We have a problem just like the rest of the country. If a one-bedroom apartment is hard to afford, a two-bedroom is worse. Someone who makes minimum wage would actually have to work 104 hours a week to afford it here in Utah.

Melody Lloyd and her four children are happy to have a roof over their heads. A little over a year ago they were living in a homeless shelter because they couldn't afford a place of their own.

Melody Lloyd, Home Renter: “We shared one room and it was two bunk beds.”

Now Lloyd has a job working for America Online and a community housing program helps subsidize her rent.

Melody Lloyd: “It if wasn't for housing, there is no way we'd be able to afford this place, no way. With my income and everything, there's no way. We'd be in, not even a two-bedroom apartment."
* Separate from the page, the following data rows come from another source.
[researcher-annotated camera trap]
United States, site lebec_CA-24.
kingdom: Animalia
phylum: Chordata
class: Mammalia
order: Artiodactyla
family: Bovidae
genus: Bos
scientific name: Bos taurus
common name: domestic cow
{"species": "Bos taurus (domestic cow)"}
In fact, a two-bedroom apartment typically costs almost 700 dollars in Utah. But according to the National Low-Income Housing Coalition, a Utah worker would need to earn $13.36 an hour to afford that and still have money left over for necessities.

Ingrid Caceras, Apartment Renter: “You divide your money between your rent, you have to have rent. And then you get whatever’s left for food.”

Guadalupe Avila, Home Renter: “We sometimes don’t buy the food for our kids because we have to pay our house payment.”

Kerry Bate, Salt Lake County Housing Authority: “We get heartbreaking calls every single day from people who have just terrible housing situations. People who work every day who are playing by the rules, who are doing everything they should be doing, but they just don't have the income to find affordable housing."

And there are a lot of people in that category. More than 27,000 Utahns earn less than 30-percent of the annual median income. And while the Housing Authority is trying to help, thousands of people sit on a waiting list. Melody Lloyd knows she's lucky to be one of the success stories.

Melody Lloyd: “I'm very fortunate for what I have. I'm very fortunate."

In Salt Lake County alone the Housing Authority helps assist about 3,000 families. 4,000 are on the waiting list. The director there says unfortunately, many people end up in homeless shelters because they can't meet their housing costs.